Sally smiled. "I don't doubt I should be glad if I had a skin as white, and eyes as blue, and lips as red as yours; but for all that, I don't seem to be sorry because I am ugly. For I am very ugly!"
She gazed at the reflection of herself in the glass with eyes that were almost merry, and despite her self-depreciation there was something very attractive in her appearance. The grace of youth was hers, and the kindliness and unselfishness of her nature imparted a charm to her face which mere beauty of feature could not supply.
"You are not so very ugly," observed the Duchess.
"No?" questioned Sally.
"No. You are as good-looking as most of the girls in Rosemary Lane----"
"Leaving you out," interrupted Sally quickly.

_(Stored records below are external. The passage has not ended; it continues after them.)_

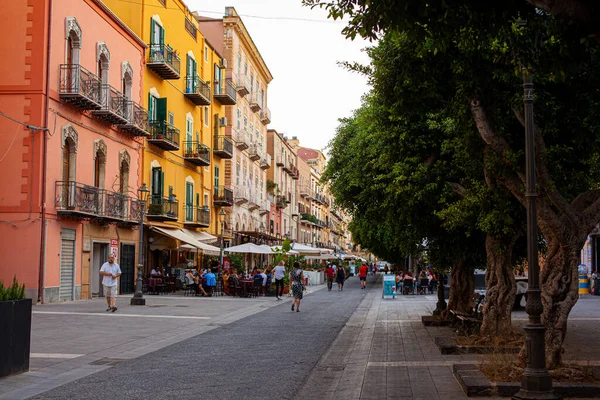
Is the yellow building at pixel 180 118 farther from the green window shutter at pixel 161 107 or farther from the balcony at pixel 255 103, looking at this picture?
the balcony at pixel 255 103

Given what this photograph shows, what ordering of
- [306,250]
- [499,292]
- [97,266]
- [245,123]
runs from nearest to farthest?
[499,292]
[97,266]
[306,250]
[245,123]

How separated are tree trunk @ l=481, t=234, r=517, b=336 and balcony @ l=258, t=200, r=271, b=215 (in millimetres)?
44631

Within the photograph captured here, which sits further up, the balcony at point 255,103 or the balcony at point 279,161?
the balcony at point 255,103

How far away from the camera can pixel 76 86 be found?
82.9 ft

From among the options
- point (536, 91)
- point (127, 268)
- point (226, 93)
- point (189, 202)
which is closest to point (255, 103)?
point (226, 93)

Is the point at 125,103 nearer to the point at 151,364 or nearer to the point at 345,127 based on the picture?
the point at 345,127

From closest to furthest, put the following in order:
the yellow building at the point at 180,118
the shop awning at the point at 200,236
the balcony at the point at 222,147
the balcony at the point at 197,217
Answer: the yellow building at the point at 180,118, the shop awning at the point at 200,236, the balcony at the point at 197,217, the balcony at the point at 222,147

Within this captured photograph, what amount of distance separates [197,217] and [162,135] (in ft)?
24.9

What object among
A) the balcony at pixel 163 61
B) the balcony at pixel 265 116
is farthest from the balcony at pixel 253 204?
the balcony at pixel 163 61

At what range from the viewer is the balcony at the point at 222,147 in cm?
4444

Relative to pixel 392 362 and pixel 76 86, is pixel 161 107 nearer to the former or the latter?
pixel 76 86

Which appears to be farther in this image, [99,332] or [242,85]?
[242,85]

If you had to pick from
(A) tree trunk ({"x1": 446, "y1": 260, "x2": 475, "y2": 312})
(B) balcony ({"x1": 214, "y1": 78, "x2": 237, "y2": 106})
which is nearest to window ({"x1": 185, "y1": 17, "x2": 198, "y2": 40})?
(B) balcony ({"x1": 214, "y1": 78, "x2": 237, "y2": 106})

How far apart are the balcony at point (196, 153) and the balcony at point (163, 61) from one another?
5.00m
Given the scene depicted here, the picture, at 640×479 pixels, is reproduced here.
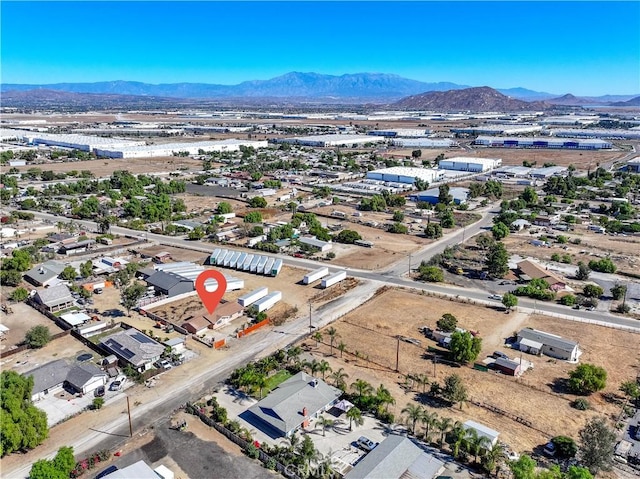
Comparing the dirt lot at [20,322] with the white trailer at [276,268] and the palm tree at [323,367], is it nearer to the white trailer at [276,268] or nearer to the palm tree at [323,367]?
the white trailer at [276,268]

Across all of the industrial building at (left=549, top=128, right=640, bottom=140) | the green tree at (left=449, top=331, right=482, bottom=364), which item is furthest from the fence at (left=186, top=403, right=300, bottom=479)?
the industrial building at (left=549, top=128, right=640, bottom=140)

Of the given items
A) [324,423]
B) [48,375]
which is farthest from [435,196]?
[48,375]

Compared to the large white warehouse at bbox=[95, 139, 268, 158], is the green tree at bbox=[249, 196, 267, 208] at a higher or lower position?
lower

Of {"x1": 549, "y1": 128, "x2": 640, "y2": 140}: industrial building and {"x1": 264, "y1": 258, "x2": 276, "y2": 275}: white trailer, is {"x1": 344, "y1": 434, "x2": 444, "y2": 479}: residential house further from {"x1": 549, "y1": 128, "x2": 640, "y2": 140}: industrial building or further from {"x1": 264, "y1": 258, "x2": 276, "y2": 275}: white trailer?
{"x1": 549, "y1": 128, "x2": 640, "y2": 140}: industrial building

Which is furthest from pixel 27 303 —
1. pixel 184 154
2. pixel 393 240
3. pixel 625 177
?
pixel 625 177

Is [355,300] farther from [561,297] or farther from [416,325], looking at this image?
[561,297]

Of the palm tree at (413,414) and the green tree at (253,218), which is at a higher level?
the green tree at (253,218)

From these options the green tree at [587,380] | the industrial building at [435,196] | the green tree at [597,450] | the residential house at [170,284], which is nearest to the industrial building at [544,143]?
the industrial building at [435,196]
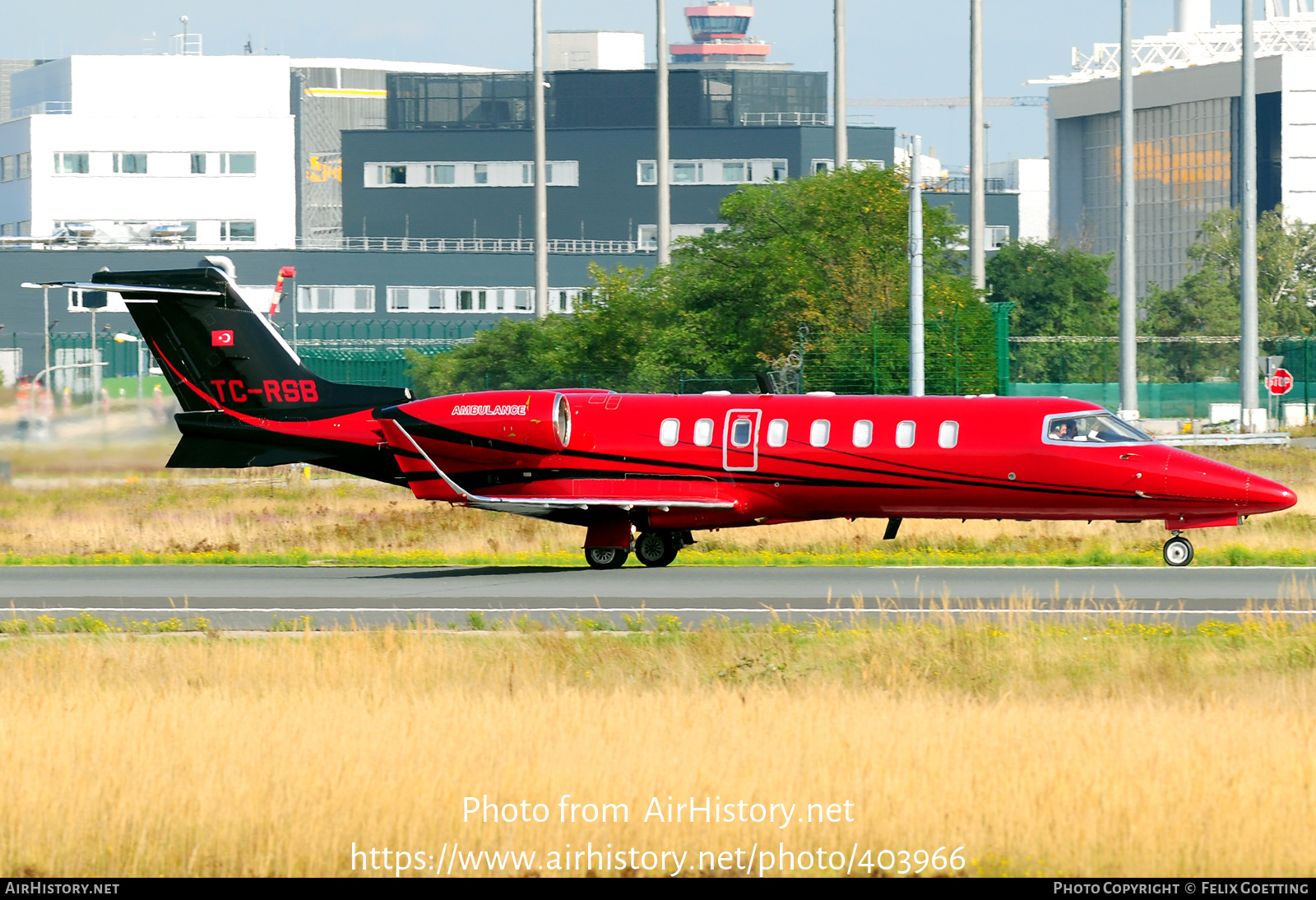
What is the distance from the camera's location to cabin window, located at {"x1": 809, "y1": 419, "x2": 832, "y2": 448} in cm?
2573

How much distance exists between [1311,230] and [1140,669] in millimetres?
112623

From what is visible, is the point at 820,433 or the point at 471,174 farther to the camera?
the point at 471,174

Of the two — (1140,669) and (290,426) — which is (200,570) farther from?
(1140,669)

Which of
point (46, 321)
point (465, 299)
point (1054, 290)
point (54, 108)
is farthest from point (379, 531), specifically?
point (54, 108)

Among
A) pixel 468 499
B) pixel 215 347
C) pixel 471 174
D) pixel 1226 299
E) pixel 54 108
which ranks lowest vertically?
pixel 468 499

"Yes," said the Duchess complacently, "leaving me out. Your teeth are not white, but they are regular, and I like your mouth, Sally"--kissing it--"though it is a little bit too large. Your hair isn't as silky as mine----"
"Oh, no, Duchess, how could it be?"
"But it is longer and stronger; and as for your eyes, you have no idea how they sparkle. They are full of fire."

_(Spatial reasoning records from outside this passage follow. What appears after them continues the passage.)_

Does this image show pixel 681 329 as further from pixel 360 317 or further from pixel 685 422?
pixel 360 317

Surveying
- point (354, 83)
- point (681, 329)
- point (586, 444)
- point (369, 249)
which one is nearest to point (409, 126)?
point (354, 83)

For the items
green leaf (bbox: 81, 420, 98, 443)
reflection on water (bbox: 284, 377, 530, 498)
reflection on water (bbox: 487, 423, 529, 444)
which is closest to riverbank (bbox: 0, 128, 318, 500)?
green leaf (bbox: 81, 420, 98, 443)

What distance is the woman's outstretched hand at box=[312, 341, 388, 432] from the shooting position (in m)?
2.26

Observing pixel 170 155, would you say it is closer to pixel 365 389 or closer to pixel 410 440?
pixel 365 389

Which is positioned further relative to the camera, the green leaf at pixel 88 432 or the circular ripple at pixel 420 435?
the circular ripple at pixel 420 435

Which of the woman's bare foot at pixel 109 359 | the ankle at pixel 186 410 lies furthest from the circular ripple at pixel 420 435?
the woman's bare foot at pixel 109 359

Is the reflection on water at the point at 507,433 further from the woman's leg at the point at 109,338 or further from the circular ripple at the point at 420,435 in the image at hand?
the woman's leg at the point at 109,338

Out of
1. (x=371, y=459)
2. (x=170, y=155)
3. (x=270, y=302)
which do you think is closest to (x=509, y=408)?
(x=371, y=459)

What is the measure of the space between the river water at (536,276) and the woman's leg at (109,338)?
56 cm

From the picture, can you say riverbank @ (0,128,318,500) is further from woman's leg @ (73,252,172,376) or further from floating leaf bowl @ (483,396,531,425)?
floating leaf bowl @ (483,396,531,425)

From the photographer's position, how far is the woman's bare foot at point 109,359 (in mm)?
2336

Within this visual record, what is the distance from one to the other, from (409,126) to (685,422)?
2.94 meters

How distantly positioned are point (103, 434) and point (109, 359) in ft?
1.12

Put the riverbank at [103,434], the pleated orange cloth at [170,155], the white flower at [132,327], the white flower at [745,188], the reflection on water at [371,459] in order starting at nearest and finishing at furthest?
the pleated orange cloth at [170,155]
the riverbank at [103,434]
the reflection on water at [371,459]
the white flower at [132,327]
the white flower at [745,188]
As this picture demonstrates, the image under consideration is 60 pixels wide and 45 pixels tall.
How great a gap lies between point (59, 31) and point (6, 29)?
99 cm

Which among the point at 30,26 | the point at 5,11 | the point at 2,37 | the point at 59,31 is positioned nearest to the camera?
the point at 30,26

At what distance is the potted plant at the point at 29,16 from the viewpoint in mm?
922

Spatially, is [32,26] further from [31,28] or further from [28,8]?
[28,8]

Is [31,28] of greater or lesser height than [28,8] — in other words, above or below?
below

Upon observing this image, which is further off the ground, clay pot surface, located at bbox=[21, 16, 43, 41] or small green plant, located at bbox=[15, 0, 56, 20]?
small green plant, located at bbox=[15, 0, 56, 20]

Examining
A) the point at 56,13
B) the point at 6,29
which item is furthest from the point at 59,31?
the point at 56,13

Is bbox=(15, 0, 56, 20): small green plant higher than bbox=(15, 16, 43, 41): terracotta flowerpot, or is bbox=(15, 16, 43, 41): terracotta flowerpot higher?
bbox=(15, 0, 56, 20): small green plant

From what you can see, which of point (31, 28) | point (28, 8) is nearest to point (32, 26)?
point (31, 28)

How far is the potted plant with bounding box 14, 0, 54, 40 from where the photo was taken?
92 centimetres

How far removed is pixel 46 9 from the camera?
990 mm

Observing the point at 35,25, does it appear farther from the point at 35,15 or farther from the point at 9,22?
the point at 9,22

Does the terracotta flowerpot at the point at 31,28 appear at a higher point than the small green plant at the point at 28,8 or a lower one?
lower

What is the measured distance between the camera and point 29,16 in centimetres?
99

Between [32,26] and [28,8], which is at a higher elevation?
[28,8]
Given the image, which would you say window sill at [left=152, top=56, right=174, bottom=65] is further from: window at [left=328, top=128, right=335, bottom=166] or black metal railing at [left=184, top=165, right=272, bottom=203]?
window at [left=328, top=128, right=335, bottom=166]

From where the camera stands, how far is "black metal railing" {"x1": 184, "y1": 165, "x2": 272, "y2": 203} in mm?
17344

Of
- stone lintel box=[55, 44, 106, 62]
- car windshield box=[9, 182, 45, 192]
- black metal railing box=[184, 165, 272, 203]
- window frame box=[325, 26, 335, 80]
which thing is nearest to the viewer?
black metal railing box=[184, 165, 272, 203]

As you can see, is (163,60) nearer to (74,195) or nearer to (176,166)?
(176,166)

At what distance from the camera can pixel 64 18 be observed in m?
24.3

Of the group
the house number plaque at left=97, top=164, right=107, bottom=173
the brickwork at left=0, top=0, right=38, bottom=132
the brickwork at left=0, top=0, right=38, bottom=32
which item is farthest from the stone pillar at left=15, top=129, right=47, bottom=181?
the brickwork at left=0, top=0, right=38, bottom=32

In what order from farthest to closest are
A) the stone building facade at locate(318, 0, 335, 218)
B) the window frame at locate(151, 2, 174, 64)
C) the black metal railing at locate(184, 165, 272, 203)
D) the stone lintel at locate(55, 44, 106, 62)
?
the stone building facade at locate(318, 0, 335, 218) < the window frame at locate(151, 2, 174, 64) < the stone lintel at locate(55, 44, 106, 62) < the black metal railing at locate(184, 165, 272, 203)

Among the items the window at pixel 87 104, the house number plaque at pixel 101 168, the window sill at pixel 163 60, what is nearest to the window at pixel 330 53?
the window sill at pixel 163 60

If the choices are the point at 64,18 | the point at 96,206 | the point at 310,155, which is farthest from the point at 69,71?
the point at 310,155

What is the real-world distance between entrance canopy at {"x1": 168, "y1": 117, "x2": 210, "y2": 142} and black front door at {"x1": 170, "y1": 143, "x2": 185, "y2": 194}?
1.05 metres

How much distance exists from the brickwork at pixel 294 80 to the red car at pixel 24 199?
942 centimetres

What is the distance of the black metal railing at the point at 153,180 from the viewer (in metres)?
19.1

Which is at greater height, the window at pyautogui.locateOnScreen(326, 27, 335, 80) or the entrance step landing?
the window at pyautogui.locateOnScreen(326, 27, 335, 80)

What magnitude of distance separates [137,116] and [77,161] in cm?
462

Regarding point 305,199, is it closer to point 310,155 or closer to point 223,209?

"If a fairy was to come to me to-night," said Sally, delighted at the Duchess's praises, "and give me wishes, I don't think I would have myself changed."

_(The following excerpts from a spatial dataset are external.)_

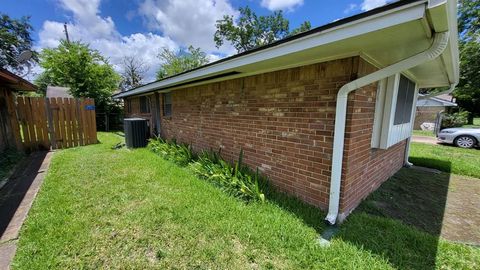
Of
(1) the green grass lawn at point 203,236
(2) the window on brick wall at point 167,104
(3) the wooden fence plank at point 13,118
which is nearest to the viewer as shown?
(1) the green grass lawn at point 203,236

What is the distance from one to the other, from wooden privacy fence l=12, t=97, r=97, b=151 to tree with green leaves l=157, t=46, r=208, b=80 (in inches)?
767

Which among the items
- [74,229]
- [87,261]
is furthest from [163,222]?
[74,229]

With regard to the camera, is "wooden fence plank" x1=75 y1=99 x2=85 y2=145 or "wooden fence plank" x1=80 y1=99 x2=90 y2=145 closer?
"wooden fence plank" x1=75 y1=99 x2=85 y2=145

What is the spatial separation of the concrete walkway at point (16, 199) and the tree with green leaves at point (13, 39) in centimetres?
2467

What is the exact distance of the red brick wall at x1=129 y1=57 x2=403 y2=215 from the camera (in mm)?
2721

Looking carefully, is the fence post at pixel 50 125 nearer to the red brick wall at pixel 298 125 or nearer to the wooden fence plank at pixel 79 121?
the wooden fence plank at pixel 79 121

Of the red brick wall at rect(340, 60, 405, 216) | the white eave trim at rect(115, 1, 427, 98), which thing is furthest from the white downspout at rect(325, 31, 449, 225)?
the white eave trim at rect(115, 1, 427, 98)

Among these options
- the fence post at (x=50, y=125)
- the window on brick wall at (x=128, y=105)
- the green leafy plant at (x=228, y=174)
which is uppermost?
the window on brick wall at (x=128, y=105)

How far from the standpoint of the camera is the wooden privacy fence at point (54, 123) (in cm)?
670

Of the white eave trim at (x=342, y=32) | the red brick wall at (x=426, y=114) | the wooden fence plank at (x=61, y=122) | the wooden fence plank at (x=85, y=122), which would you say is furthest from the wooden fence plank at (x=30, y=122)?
the red brick wall at (x=426, y=114)

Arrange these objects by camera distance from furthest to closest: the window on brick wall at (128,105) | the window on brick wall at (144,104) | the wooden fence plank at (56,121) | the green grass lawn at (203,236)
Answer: the window on brick wall at (128,105) → the window on brick wall at (144,104) → the wooden fence plank at (56,121) → the green grass lawn at (203,236)

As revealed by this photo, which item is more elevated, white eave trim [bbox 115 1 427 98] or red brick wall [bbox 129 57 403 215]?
white eave trim [bbox 115 1 427 98]

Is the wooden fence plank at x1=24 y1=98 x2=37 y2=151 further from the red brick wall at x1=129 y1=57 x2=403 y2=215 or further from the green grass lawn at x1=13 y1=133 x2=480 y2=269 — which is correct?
the red brick wall at x1=129 y1=57 x2=403 y2=215

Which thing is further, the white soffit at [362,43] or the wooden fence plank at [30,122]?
the wooden fence plank at [30,122]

"I know what I would wish for."
"What?"
"Silk dresses and furs and kid gloves and gold watches and chains and bracelets; carriages and footmen and white dogs; flowers and fans and lace pocket-handkerchiefs and----"
"Oh, my!" exclaimed Sally. "We shouldn't have room for them all. Goodnight. I'm so sleepy."
The Duchess dreamt that all the things she wished for were hers, and that she was a fine lady, driving in her carriage through Rosemary Lane, with all the neighbours cheering and bowing to her.
In this way, and with this kind of teaching, the Duchess grew from child to woman. And here for a time we drop the curtain. The silent years, fraught with smiles and tears, roll on; for some the buds are blossoming; for some the leaves are falling; the young look forward to the sunny land they shall never reach; the old look back with sighs upon days made happy by regret. And midst the triumph and the anguish, the hope and fear, the joy and sorrow, Time, with passionless finger, marks the record, and pushes us gently on towards the grave.